◆ EXERCISE REQUIREMENTS:
(1) In the load balancing text, what other name is the even task distribution scheme known by?
(2) Duplicate a passage of the load balancing text word for word. Begin at the words "So, even if" and stop after "software or hardware.".

◆ SUPPLIED TEXT:
◇ ◇ ◇

A set of servers running the same application in cooperation is typically referred to as a "cluster" of servers. The purpose of a cluster is typically both of the above two mentioned goals: To distribute load onto different servers, and to provide redundancy / failover for each other.
Common Load Balancing Schemes
The most common load balancing schemes are:
- Even Task Distribution Scheme
- Weighted Task Distribution Scheme
- Sticky Session Scheme
- Even Size Task Queue Distribution Scheme
- Autonomous Queue Scheme
Each of these schemes are explained in more detail below.
Even Task Distribution Scheme
An even task distribution scheme means that the tasks are distributed evenly between the servers in the cluster. This scheme is thus very simple. This makes it easier to implement. The even task distribution scheme is also known as "Round Robin", meaning the servers receive work in a round robin fashion (evenly distributed). Here is a diagram illustrating even task distribution load balancing:
Even task distribution load balancing is suitable when the servers in the cluster all have the same capacity, and the incoming tasks statistically require the same amount of work.
Even task distribution ignores the difference in the work required to process each task. That means, that even if each server is given the same number of tasks, you can have situations where one server has more tasks requiring heavy processing than the others. This may happen due to the randomness of incoming tasks. This would often even itself out over time, since the overloaded server may all of a sudden receive a set of light work load tasks too.
So, even if even task distribution load balancing distributes the tasks evenly onto the servers in the cluster, this may not result in a truly even distribution of the work load.
DNS Based Load Balancing
DNS based load balancing is a simple scheme where you configure your DNS to return different IP addresses to different computers when they request an IP address for your domain name. This achieves an effect that is similar to the even task distribution scheme, except that most computers cache the IP address and thus keep coming back to the same IP address until a new DNS lookup is made.
While DNS based load balancing is possible, it is not the best way of reliably distributing traffic across multiple computers. You are better off using dedicated load balancing software or hardware.
Weighted Task Distribution Scheme
A weighted task distribution load balancing scheme distributes the incoming tasks onto the servers in the cluster using weights. That means that you can specify the weight (ratio) of tasks a server should receive relative to other servers. This is useful if the servers in the cluster do not all have the same capacity.
For instance, if one of three servers only has 2/3 capacity of the two others, you can use
3, 3, 2. This means that the first server should receive 3 tasks,
the second server 3 tasks, and the last server only 2 tasks, for every 8 tasks received.
That way the server with 2/3 capacity only receives 2/3 tasks compared to the other servers
in the cluster. Here is a diagram illustrating this example:
As mentioned earlier, weighted task distribution load balancing is useful when the servers in the cluster do not all have the same capacity. However, weighted task distribution still does not take the work required to process the tasks into consideration.
Sticky Session Scheme
The two previous load balancing schemes are based on the assumption that any incoming task can be processed independently of previously executed tasks. This may not always be the case though.

◇ ◇ ◇

◆ DATASET CONTENT:

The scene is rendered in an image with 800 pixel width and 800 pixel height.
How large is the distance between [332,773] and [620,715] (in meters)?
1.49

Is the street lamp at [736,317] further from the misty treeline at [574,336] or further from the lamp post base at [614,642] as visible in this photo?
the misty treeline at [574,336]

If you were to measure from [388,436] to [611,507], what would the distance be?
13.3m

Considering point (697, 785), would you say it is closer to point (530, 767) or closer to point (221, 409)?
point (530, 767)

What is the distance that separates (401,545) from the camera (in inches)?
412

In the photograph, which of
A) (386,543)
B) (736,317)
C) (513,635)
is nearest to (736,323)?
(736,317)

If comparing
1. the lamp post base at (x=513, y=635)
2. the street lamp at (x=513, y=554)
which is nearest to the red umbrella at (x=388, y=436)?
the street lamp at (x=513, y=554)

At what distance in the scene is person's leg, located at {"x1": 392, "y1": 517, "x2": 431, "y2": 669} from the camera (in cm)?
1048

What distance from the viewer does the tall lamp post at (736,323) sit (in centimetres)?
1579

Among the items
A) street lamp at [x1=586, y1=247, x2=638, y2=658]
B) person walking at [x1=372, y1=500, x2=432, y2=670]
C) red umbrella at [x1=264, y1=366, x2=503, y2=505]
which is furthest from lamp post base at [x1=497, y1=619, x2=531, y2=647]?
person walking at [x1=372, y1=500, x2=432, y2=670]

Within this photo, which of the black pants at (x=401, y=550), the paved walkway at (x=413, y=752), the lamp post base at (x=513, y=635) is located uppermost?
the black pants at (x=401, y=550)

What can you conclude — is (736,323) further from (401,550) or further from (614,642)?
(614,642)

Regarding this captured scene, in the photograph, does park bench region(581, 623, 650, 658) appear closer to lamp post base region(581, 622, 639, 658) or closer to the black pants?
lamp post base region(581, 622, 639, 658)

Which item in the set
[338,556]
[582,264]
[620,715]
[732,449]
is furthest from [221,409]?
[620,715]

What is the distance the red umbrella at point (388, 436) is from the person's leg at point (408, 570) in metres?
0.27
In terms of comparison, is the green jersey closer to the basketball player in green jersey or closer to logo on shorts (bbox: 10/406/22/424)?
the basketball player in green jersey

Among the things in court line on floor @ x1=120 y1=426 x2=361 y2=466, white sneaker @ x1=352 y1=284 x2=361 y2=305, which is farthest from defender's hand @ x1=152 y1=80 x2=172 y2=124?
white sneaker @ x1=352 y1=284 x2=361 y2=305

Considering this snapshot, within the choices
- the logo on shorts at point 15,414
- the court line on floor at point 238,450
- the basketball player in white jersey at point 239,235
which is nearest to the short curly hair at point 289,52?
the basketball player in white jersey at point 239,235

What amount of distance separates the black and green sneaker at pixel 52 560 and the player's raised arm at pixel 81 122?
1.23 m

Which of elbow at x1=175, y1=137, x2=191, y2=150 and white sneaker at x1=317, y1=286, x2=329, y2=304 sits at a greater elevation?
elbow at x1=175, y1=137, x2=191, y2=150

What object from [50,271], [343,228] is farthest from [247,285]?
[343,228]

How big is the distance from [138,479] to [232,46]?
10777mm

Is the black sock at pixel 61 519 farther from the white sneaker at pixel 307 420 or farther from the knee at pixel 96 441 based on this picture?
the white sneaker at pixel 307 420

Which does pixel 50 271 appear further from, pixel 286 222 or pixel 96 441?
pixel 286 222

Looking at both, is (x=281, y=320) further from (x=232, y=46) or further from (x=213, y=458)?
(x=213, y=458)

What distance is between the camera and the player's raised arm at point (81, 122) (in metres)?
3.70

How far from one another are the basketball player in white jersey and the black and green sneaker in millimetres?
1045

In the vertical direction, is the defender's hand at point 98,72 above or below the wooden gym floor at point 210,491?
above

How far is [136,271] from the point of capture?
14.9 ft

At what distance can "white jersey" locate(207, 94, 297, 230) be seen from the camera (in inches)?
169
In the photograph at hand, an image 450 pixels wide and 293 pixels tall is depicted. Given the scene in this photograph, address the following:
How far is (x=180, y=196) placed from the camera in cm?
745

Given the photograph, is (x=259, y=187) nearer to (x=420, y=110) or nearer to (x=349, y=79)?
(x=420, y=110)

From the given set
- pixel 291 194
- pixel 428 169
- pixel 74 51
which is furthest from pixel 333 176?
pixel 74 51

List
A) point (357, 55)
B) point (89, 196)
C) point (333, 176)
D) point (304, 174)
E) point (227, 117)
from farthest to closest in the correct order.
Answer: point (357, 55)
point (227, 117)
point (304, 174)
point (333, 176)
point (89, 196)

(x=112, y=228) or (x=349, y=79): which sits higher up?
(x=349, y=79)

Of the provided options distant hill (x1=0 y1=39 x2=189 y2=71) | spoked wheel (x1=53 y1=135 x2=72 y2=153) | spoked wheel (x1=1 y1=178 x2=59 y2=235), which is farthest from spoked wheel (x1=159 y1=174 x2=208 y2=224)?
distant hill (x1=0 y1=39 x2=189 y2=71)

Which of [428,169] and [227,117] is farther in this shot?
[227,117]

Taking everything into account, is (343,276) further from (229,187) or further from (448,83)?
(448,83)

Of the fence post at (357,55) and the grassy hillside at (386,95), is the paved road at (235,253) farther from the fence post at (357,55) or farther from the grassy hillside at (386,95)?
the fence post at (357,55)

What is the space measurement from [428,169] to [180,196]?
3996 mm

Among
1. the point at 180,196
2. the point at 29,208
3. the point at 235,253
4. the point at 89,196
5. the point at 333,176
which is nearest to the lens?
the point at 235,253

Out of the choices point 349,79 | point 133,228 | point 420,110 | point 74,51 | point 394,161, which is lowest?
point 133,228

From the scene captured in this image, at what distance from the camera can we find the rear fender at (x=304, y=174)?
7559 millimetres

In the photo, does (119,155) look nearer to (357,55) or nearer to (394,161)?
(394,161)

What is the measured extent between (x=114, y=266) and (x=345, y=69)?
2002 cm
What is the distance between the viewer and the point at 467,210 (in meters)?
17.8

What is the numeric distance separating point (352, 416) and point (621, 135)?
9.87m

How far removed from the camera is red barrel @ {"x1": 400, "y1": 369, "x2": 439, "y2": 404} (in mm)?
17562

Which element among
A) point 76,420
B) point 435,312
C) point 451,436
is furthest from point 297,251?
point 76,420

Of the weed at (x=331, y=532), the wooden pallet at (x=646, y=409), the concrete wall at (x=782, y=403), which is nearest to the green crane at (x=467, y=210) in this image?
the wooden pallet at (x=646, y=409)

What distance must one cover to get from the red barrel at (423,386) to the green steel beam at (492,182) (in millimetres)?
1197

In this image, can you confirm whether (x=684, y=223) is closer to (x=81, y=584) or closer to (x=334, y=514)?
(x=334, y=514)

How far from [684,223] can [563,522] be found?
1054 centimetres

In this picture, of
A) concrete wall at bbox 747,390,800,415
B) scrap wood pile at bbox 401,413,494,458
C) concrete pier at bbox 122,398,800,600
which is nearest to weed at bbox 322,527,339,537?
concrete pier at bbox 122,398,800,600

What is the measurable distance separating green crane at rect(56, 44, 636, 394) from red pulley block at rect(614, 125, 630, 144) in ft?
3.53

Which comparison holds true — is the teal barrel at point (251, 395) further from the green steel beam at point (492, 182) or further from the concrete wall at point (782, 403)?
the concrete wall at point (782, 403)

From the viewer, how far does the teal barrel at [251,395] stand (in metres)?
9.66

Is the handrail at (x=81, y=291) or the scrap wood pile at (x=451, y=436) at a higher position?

◇ ◇ ◇

◆ FINAL ANSWERS:
(1) Round Robin

(2)
So, even if even task distribution load balancing distributes the tasks evenly onto the servers in the cluster, this may not result in a truly even distribution of the work load.
DNS Based Load Balancing
DNS based load balancing is a simple scheme where you configure your DNS to return different IP addresses to different computers when they request an IP address for your domain name. This achieves an effect that is similar to the even task distribution scheme, except that most computers cache the IP address and thus keep coming back to the same IP address until a new DNS lookup is made.
While DNS based load balancing is possible, it is not the best way of reliably distributing traffic across multiple computers. You are better off using dedicated load balancing software or hardware.